Les Dangers de fumer au lit est un nouveau recueil de douze nouvelles d’une noirceur exquise. Dans « Le puits », une femme pathologiquement terrorisée à l’idée de sortir de chez elle décide de reprendre sa vie en main en retournant voir une sorcière ; un groupe d’amies se réunit pour jouer au Ouija mais une séance tourne mal dans « Quand on parlait avec les morts » ; avec « Viande » c’est un scandale qui défraie la chronique en Argentine après la découverte de ce que deux fans d’une rockstar décédée sont prêtes à faire pour rester près de lui… Tour à tour intrigantes, loufoques ou glauques, chacune des douze nouvelles du recueil remet en jeu le possible et l’impossible, la morale et l’immoral.
Josefina se souvenait qu’elle aurait aimé regarder à nouveau dans le puits, mais n’avait pas osé. Il faisait nuit et la peinture blanche brillait comme les os de San La Muerte ; c’était la première fois qu’elle avait peur. Ils étaient rentrés à Buenos Aires quelques jours plus tard. Le premier soir, Josefina n’avait pas réussi à dormir lorsque Mariela avait éteint la lampe de chevet.
Mariana Enriquez, Les Dangers de fumer au lit
Nouvelles histoires extraordinaires
Ce qu’il y a d’intéressant dans les livres de Mariana Enriquez, c’est qu’ils proposent un mélange troublant entre le réel et l’irréel, le contemporain et l’historique. Ce recueil s’inscrit par exemple dans la lignée du réalisme fantastique de Borges, Ocampo ou Cortázar tout en se plaçant sous la houlette d’Egar Allan Poe et surtout de Stephen King.
Le spectre de la dictature militaire (1976-1983) plane au-dessus du récit : sa violence et son traumatisme sont visibles dans le motif répété de l’enlèvement d’enfants notamment. Excepté une nouvelle qui se déroule à Barcelone (double maléfique du cliché de la ville touristique et festive que l’on imagine au premier abord), toutes les nouvelles se passent à Buenos Aires. Dans la capitale argentine, l’air est si vicié qu’y croiser des fantômes ou des spectres n’étonne personne tant la déchirure laissée par la dictature est profonde.

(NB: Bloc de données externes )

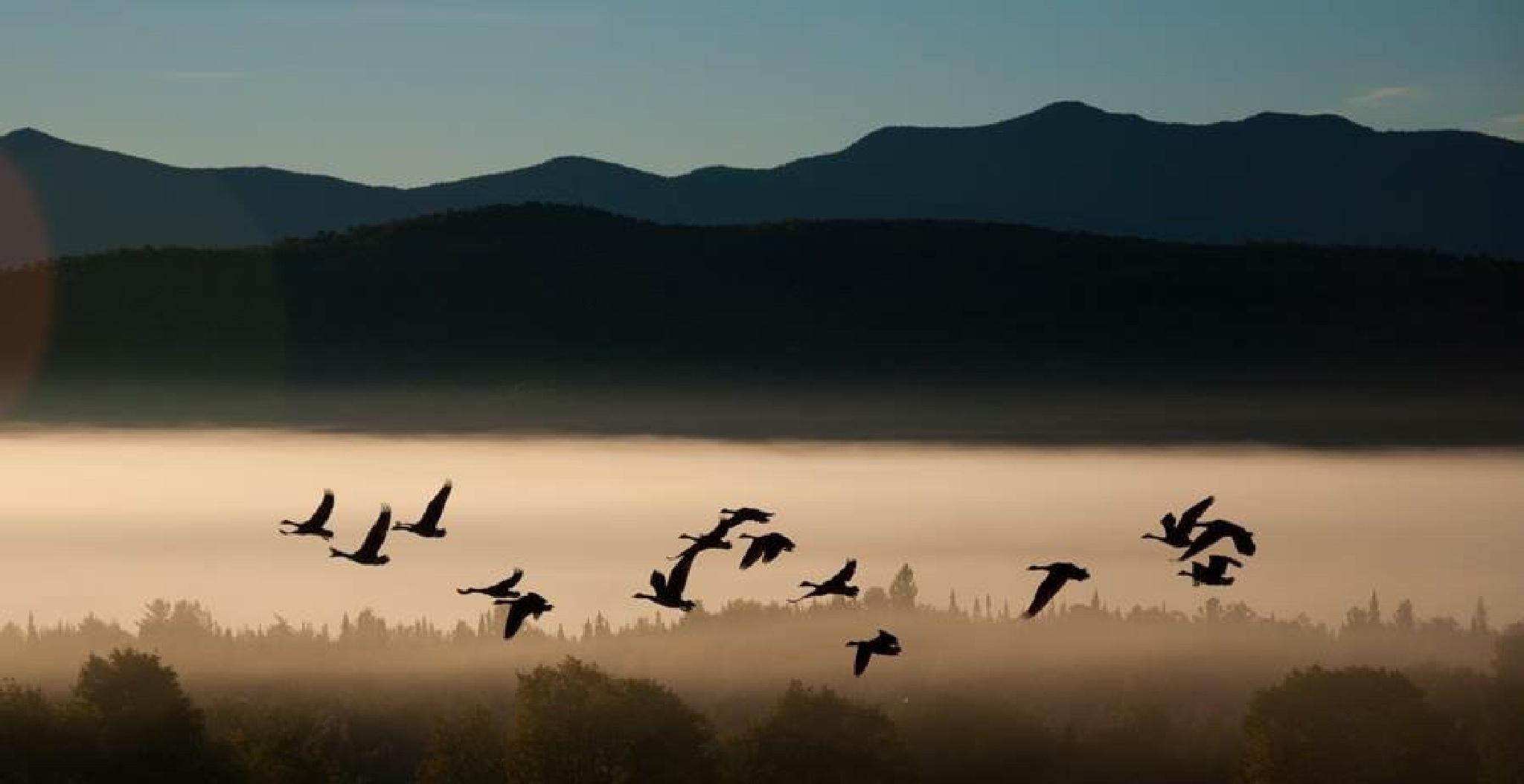 Morning Fly in ! by ADKPhotoTaker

Chaque nouvelle est prise en charge par une narratrice (en première ou troisième personne), ou par un nous collectif dans lequel une narratrice est incluse. Ce dernier point de vue permet de faire de la nouvelle un rêve ou un souvenir, comme une rumeur dont on aurait le récit à postériori.
Ce procédé accentue le trouble : s’agit-il d’un délire collectif ou d’une mémoire ancestrale ici partagée ? Mariana Enriquez maîtrise avec habileté le suspense et la montée en puissance de la description de l’horrible. Chaque récit est une capsule indépendante mais tenue dans la cohérence du recueil. Automutilation, cannibalisme, pédocriminalité, tout y passe mais rien n’est gratuit et tout devient subtilement politique. L’autrice sait toujours où placer la frontière avant l’insoutenable.
Mais la nuit, […] elle revoyait le sourire de Vanadis, ses dents tordues, [….] et se disait qu’elle non plus ne garderait pas chez elle cette fille muette aux cheveux noirs et au sourire effrayant, dont elle était presque tombée amoureuse et qui désormais lui faisait faire des cauchemars.
Mariana Enriquez, Les Dangers de fumer au lit
Les Dangers de fumer au lit s’inscrit pleinement dans la continuité de l’œuvre de Mariana Enriquez. En prenant soin d’ancrer ses histoires dans la culture et le sol d’Argentine (avec un petit écart en Espagne), l’autrice fait résonner son récit avec l’histoire de son pays, donnant à son recueil une dimension étonnante à la fois d’exorcisme et de politique.